» **Written instruction**: Convert the material below into a JSON list of strings, one string per line, omitting blank lines and leaving out the pictures.

/---

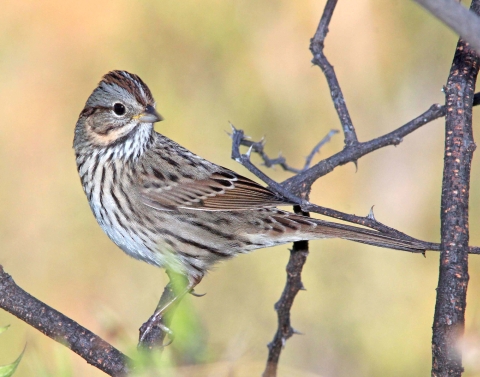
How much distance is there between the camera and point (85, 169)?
167 inches

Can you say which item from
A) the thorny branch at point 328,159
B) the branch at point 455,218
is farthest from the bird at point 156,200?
the branch at point 455,218

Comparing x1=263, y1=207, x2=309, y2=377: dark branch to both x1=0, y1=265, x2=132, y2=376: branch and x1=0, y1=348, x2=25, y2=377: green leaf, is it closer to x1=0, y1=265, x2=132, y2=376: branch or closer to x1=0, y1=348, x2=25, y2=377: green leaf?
x1=0, y1=265, x2=132, y2=376: branch

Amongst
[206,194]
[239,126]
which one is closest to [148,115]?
[206,194]

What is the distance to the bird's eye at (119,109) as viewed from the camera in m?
4.11

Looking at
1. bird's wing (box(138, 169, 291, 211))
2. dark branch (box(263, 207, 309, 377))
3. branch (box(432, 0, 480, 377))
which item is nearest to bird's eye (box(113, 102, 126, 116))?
bird's wing (box(138, 169, 291, 211))

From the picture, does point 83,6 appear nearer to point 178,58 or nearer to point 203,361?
point 178,58

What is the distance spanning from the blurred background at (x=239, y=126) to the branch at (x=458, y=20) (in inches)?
178

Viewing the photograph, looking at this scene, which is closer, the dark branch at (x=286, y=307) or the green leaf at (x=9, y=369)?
the green leaf at (x=9, y=369)

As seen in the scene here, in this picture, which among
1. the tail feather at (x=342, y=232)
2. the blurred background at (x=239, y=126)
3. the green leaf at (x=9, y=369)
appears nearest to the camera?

\---

» **Finished exercise**:
[
  "How much distance is there between the camera and point (85, 169)?",
  "167 inches",
  "Can you say which item from",
  "A) the thorny branch at point 328,159",
  "B) the branch at point 455,218",
  "is farthest from the bird at point 156,200?",
  "the branch at point 455,218",
  "Comparing x1=263, y1=207, x2=309, y2=377: dark branch to both x1=0, y1=265, x2=132, y2=376: branch and x1=0, y1=348, x2=25, y2=377: green leaf, is it closer to x1=0, y1=265, x2=132, y2=376: branch or closer to x1=0, y1=348, x2=25, y2=377: green leaf?",
  "x1=0, y1=265, x2=132, y2=376: branch",
  "Amongst",
  "[206,194]",
  "[239,126]",
  "which one is closest to [148,115]?",
  "[206,194]",
  "What is the distance to the bird's eye at (119,109) as viewed from the camera in m?",
  "4.11",
  "Looking at",
  "1. bird's wing (box(138, 169, 291, 211))",
  "2. dark branch (box(263, 207, 309, 377))",
  "3. branch (box(432, 0, 480, 377))",
  "which item is nearest to bird's eye (box(113, 102, 126, 116))?",
  "bird's wing (box(138, 169, 291, 211))",
  "From the picture, does point 83,6 appear nearer to point 178,58 or nearer to point 203,361?",
  "point 178,58",
  "What is the distance spanning from the blurred background at (x=239, y=126) to the branch at (x=458, y=20) (in inches)?",
  "178",
  "Viewing the photograph, looking at this scene, which is closer, the dark branch at (x=286, y=307) or the green leaf at (x=9, y=369)?",
  "the green leaf at (x=9, y=369)",
  "As seen in the scene here, in this picture, which among",
  "1. the tail feather at (x=342, y=232)",
  "2. the blurred background at (x=239, y=126)",
  "3. the green leaf at (x=9, y=369)",
  "appears nearest to the camera?"
]